Application of artificial neural networks to recognize the average flow rate of physiological fluids in a capillary
Ivan Stebakov,1 Elena Kornaeva,2 Elena Potapova,3 Viktor Dremin,3,4
1 Department of Mechatronics, Mechanics and Robotics, Orel State University named after I.S. Turgenev, Orel, 302026, Russian Federation
2 Department of Information Systems and Digital Technologies, Orel State University named after I.S. Turgenev, Orel, 302026, Russian Federation
3 Research and Development Center of Biomedical Photonics, Orel State University named after I.S. Turgenev, Orel, 302026, Russian Federation
4 College of Engineering and Physical Sciences, Aston University, Birmingham, B4 7ET, United Kingdom
Abstract
The aim of this work is practical tool development for the recognition of the average flow rate of physiological fluids in capillaries.

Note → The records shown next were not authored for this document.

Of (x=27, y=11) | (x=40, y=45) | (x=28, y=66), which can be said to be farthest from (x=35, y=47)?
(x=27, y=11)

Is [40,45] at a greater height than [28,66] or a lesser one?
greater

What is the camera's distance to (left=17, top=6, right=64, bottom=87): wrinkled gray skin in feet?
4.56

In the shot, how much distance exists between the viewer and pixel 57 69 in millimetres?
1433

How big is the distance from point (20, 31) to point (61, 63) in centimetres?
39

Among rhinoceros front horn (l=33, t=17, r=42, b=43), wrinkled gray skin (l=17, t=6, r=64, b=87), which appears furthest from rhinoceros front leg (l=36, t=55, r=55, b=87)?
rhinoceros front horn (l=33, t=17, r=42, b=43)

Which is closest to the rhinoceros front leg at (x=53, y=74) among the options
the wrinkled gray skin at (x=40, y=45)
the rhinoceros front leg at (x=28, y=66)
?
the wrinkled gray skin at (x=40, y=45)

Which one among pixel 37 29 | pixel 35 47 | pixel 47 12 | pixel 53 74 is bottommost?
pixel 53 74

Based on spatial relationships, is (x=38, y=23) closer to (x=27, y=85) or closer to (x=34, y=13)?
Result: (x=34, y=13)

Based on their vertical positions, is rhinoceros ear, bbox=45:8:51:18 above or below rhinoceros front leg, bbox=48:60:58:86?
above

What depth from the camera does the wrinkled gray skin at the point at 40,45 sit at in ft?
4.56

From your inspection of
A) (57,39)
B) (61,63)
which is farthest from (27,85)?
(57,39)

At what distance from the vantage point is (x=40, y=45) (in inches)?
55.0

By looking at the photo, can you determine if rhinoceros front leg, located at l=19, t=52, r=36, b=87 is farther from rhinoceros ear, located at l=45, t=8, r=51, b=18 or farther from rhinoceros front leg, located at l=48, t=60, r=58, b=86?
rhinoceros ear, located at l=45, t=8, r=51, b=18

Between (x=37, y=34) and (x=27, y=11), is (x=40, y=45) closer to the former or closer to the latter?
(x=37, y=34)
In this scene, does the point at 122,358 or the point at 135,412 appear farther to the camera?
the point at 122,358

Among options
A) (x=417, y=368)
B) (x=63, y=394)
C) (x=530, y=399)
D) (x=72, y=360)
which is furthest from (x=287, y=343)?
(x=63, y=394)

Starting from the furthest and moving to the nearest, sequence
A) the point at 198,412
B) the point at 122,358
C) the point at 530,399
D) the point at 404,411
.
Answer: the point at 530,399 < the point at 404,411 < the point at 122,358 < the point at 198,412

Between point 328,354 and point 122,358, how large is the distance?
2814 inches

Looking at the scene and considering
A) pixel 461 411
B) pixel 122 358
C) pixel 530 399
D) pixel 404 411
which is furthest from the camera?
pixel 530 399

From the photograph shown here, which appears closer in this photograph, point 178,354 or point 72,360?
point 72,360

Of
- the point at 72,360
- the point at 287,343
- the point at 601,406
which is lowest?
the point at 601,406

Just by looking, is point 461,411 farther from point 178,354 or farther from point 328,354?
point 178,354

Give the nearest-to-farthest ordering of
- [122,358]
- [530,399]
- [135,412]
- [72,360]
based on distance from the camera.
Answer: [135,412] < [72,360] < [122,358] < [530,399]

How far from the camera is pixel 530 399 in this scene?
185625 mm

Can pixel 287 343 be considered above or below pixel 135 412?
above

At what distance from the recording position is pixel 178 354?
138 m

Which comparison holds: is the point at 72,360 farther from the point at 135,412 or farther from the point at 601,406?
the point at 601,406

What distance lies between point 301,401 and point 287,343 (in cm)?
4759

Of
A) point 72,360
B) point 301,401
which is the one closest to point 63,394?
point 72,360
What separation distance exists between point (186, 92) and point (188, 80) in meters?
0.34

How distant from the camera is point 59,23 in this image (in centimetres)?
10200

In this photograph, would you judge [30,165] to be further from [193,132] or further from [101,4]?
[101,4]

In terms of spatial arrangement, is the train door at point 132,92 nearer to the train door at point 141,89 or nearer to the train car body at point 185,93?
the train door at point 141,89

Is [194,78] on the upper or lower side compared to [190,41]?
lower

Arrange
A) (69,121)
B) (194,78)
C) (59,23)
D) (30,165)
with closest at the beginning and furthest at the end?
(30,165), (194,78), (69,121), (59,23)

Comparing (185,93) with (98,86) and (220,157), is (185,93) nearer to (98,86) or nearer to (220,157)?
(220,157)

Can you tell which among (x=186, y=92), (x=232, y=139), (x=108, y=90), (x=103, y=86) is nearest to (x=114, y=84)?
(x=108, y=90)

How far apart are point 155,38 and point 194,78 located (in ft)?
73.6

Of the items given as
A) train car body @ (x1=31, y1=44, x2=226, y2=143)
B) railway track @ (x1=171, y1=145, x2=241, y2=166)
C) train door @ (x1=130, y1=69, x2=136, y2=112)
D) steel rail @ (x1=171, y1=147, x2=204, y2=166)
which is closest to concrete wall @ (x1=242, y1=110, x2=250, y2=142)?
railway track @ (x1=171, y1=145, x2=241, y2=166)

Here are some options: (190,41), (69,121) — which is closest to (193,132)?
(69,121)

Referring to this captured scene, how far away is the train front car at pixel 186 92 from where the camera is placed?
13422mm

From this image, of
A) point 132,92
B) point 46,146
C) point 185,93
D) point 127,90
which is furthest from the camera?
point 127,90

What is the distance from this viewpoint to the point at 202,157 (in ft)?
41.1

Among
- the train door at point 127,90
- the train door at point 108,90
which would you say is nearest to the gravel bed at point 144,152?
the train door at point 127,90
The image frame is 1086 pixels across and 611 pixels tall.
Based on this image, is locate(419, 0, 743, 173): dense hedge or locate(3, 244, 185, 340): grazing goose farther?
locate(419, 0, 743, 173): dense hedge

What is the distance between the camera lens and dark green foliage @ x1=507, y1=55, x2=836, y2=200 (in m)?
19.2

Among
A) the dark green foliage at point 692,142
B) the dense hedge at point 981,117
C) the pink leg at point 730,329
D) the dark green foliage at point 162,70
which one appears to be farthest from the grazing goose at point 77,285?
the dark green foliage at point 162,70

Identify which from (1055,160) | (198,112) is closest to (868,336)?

This tool is represented by classification models in an artificial neural networks form. The flow rate data were obtained experimentally. Intralipid was used as the test liquid. Laser speckle contrast imaging was used to obtain images of liquid flow in a glass capillary. The experiment was carried out with the average flow rate 0..2 mm/s with various concentrations of intralipid. The results of training fully connected and convolutional neural networks for processing the received data are presented. The accuracy of determining the average flow rate of intralipid with different concentrations was comparable to the previously obtained results for a fixed concentration and amounted to about 88%.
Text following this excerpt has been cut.